Lara shook her head at them, her expression shifting to one of vague amusement. She glanced toward Celeste and motioned to the door with a slight tilt of her head. “Go on, Celeste. Get out of here and stop worrying your brother. Check the snares, huh?”
“Right,” the girl said quietly, casting another quick glance toward the four men, still strangers to her, before she ducked out the door. Thom watched the door click closed behind her.
“How many children?” Cameron asked quietly, giving voice to the question that echoed in Thom’s head.
“Celeste is hardly a child.”
“Just barely not,” Seamus observed. “Will answering his question hurt?”
“I suppose not,” she said, finally seating herself. She sighed, shoulders slumping a little. “There’s Celeste, three other teenagers, and an eight year old boy. Most of us are in our twenties or thirties. It’s strange who survived and who didn’t. Maybe elsewhere it’s different. I don’t know. All I know is the way it is here.”
The lucky and the unlucky survivors, I guess. Thom closed his eyes and exhaled. “Our situation is similar, but it’s explained by where we are. Seems strange, the demographic here.”
She shrugged. “I’ve got no explanation for it. I wish I did.”

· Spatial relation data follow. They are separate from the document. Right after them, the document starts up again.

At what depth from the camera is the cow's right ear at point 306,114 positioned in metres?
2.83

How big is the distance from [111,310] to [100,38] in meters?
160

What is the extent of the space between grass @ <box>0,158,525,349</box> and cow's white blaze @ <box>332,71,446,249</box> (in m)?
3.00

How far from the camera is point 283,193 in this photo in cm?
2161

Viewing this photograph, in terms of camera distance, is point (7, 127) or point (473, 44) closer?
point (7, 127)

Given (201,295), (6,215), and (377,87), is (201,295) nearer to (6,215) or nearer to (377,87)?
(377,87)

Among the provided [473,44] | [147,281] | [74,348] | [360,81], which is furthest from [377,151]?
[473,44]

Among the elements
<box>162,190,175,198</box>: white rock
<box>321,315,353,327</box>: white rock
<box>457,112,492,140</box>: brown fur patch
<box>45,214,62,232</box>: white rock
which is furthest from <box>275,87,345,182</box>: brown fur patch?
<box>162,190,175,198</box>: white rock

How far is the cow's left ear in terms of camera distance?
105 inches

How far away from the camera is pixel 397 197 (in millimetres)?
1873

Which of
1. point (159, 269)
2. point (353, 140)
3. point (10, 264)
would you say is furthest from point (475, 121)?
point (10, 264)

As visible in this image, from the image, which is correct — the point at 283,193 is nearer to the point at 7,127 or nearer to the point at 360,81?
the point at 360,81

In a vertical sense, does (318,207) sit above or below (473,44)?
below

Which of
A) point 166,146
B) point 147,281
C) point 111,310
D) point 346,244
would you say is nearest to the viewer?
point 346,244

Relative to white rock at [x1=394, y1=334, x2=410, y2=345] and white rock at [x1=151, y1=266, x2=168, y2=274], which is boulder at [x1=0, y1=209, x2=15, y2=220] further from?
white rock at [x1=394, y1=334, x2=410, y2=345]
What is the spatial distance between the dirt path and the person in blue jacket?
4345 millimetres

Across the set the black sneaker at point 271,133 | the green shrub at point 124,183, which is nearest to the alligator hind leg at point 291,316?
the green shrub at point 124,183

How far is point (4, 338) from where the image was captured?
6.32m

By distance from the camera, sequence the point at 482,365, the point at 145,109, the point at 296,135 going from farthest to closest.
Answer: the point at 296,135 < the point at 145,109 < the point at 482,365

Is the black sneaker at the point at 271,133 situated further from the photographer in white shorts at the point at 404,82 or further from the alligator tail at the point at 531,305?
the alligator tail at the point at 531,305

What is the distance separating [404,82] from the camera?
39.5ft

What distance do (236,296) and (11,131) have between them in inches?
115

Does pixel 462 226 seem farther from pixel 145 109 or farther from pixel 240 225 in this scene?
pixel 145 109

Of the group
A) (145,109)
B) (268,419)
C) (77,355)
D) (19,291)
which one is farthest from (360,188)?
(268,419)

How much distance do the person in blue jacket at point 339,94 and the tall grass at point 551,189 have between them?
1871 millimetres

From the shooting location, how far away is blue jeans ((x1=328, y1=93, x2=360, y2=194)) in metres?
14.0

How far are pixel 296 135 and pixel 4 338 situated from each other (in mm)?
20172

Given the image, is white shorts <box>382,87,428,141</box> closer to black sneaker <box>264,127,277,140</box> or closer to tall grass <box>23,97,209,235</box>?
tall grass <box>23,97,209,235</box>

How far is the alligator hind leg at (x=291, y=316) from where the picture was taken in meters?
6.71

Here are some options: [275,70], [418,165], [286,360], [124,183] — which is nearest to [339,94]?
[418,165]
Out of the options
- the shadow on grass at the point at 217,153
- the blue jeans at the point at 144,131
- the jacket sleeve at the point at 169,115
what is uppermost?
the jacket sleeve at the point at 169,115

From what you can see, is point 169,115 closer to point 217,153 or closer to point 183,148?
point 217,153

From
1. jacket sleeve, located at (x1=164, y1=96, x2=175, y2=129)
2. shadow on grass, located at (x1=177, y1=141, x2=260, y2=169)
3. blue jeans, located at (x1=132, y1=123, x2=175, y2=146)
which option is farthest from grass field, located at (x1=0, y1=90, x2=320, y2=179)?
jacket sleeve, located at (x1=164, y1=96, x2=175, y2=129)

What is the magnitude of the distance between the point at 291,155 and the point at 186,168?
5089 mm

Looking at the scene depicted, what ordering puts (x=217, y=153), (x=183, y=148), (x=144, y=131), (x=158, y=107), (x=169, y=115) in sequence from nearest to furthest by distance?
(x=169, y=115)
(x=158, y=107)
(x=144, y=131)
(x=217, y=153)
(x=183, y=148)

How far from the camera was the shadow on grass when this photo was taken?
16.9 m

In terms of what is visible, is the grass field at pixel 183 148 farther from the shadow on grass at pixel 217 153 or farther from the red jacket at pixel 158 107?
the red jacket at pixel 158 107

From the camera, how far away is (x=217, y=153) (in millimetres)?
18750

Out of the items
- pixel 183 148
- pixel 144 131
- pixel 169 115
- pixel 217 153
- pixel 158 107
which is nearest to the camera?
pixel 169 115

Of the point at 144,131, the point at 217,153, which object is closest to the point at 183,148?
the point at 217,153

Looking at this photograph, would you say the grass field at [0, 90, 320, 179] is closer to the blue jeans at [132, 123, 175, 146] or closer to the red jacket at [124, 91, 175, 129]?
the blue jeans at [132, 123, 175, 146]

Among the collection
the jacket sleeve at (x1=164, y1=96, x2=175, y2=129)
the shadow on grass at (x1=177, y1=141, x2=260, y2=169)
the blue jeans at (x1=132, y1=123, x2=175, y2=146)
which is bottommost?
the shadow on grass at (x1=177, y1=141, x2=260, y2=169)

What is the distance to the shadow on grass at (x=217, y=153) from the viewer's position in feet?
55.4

“Fate knows what it’s doing,” Seamus murmured, gulping down half his mug of tea in one go. He set his mug down, resting the piece of bread Celeste had handed him on top of it, then wandered to the window, staring out at the sunshine and the snow. “Even if we have no understanding of why it works the way it does, fate knows what it’s doing.”
“Seamus,” Thom began.
The older man waved him off. “Something started that day, Thomas,” he said. “Or continued, depending on how you look at it. She has a plan—the universe has a plan—and always has.”
“Some things are meant to be,” Cameron growled. “But not everything is written in stone.”
Seamus turned to him, a strange light in his eyes. He smiled a small, tight smile and nodded. “Yes,” he said softly. “That’s true. Part of this is ours to write. The greater part, I dearly hope.”
“That one’s strange,” Lara said, almost as an aside to Thom. He choked on a laugh.
“You have no idea, Thom told her. “Trust me, you’ve got no idea.”